Ohne Zweifel wurde aber während des Jahres die Neugier auf den Umzug immer größer, so dass wir zu Weihnachten nach Cochabamba kamen. Wir ließen unseren Weihnachtsbaum so zurück, wie wir ihn geschmückt hatten. Es war der schönste Weihnachtsbaum in der ganzen Gegend, da er nicht nur riesig war und toll aussah, sondern auch weil jeder Bewohner des Hauses einen Teil geschmückt hatte.

Dann kam endlich der Moment, auf den alle gewartet hatten: der Umzug. Zuerst war die Küche dran. In dieser Nacht wusste niemand, wo wir schlafen sollten.
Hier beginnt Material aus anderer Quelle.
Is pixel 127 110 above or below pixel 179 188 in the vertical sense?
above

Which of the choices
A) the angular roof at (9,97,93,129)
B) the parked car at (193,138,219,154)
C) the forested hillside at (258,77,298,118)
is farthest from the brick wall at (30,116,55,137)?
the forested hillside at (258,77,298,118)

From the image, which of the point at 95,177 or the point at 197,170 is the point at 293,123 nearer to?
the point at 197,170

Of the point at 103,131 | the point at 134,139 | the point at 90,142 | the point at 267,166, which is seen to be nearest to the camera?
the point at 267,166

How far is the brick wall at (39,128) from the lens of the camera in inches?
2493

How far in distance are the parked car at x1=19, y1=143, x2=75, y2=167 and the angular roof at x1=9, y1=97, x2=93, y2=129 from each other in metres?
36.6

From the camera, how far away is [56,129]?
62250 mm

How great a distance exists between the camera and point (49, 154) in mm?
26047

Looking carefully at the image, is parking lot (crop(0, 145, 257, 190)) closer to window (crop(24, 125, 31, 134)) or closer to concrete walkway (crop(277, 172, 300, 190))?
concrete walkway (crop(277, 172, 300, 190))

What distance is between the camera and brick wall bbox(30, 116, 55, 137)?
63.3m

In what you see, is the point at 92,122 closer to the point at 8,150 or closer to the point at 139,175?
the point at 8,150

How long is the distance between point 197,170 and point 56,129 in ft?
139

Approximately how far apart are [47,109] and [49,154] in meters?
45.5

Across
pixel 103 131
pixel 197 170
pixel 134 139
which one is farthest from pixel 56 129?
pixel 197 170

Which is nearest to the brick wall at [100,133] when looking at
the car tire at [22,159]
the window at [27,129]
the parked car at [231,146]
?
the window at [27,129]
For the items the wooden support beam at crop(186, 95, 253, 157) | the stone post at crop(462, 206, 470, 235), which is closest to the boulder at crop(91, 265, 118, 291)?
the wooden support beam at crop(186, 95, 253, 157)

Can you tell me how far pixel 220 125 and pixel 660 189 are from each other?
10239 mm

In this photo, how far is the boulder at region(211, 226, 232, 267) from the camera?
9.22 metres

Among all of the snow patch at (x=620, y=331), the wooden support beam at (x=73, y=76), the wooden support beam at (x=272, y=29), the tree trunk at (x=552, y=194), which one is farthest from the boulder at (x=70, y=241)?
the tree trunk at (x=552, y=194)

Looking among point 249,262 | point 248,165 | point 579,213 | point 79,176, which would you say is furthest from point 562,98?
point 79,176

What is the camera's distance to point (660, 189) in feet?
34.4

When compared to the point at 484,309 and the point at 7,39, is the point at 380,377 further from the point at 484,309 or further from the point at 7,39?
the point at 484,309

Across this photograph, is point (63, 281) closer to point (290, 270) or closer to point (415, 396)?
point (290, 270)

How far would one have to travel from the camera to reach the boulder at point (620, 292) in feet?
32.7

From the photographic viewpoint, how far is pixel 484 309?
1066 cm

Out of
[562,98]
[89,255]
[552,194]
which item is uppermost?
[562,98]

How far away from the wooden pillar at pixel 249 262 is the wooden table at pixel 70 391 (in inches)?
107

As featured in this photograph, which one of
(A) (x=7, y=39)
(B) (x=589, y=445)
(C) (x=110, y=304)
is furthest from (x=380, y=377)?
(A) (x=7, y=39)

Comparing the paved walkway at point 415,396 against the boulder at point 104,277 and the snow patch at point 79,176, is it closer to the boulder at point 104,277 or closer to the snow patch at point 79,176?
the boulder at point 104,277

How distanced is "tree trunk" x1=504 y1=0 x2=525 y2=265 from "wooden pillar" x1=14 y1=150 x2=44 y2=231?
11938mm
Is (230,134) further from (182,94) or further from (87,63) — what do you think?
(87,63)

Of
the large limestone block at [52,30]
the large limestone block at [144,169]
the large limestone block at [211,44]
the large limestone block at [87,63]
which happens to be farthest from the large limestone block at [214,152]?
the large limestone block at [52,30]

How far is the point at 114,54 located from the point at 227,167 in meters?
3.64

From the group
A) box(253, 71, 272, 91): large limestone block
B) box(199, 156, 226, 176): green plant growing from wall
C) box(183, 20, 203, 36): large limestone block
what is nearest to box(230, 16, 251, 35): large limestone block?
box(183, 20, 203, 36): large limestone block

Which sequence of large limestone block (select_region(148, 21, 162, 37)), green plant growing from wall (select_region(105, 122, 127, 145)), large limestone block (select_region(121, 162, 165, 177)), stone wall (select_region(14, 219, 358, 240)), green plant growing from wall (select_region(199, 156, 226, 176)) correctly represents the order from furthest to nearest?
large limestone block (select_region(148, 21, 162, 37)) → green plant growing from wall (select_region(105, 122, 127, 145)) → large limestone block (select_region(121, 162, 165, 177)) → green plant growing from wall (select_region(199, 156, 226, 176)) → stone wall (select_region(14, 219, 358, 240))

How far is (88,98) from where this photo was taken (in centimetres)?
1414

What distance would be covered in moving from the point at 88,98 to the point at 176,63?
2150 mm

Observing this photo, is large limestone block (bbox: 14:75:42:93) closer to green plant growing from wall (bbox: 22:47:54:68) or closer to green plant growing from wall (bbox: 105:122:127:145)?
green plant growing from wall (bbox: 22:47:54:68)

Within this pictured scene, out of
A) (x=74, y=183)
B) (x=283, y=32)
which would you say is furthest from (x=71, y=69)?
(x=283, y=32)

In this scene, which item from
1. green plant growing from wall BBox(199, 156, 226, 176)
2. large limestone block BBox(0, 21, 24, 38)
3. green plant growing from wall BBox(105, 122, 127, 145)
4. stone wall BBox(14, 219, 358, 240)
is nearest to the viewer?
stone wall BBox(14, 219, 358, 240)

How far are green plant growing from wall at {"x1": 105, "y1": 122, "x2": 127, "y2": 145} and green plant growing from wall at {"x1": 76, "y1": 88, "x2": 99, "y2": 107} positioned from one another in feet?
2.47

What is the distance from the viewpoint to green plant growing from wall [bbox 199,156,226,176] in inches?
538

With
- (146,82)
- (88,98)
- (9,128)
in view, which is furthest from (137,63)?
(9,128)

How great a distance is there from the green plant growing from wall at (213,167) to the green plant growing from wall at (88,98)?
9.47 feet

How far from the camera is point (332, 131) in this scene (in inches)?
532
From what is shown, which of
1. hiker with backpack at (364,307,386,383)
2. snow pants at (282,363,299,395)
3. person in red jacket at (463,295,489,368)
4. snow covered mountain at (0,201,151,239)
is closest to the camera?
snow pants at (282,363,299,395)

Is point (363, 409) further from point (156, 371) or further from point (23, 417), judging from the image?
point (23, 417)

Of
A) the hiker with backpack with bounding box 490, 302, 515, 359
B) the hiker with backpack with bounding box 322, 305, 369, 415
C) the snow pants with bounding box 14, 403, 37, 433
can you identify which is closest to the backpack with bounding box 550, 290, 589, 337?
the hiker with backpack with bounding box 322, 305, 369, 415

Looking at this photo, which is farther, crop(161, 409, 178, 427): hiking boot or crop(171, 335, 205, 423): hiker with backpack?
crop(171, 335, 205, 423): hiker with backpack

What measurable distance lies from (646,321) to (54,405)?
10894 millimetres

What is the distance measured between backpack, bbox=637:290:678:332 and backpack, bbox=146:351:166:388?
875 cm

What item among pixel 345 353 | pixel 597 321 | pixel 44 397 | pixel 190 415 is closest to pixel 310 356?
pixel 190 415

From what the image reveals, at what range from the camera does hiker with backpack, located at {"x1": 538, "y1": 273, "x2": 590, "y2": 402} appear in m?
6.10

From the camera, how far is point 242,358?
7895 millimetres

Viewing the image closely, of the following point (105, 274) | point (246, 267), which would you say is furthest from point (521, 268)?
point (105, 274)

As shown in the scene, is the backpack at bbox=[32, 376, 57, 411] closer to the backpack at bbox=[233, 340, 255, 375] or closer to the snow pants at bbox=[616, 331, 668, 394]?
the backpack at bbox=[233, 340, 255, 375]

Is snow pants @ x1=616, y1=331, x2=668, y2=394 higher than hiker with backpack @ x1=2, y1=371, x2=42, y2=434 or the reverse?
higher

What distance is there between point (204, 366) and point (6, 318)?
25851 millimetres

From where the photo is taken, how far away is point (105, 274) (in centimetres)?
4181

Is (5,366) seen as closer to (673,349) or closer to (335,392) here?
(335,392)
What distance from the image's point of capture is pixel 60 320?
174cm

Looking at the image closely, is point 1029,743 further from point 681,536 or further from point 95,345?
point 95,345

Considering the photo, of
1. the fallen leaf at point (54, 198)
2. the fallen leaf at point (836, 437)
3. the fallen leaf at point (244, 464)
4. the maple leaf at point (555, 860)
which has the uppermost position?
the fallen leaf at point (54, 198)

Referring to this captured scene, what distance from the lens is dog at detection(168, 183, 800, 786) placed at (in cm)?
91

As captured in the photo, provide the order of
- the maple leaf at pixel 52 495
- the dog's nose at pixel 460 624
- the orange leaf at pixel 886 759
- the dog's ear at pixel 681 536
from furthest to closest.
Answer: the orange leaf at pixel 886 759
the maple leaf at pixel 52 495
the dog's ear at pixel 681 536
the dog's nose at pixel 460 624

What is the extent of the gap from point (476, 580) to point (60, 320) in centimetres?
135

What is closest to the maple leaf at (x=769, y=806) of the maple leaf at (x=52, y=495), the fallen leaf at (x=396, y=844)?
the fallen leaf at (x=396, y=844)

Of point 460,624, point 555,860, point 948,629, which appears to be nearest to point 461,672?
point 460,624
So verbrachten wir sie alle zusammen in der Kälte. Am nächsten Morgen reisten wir dann nach Cochabamba, genauer gesagt, nach Quillacollo. Wir waren alle sehr glücklich angekommen zu sein und lernten erst einmal den sehr idyllischen Ort kennen. Die Anwohner erschienen uns aber ziemlich kühl und verschlossen.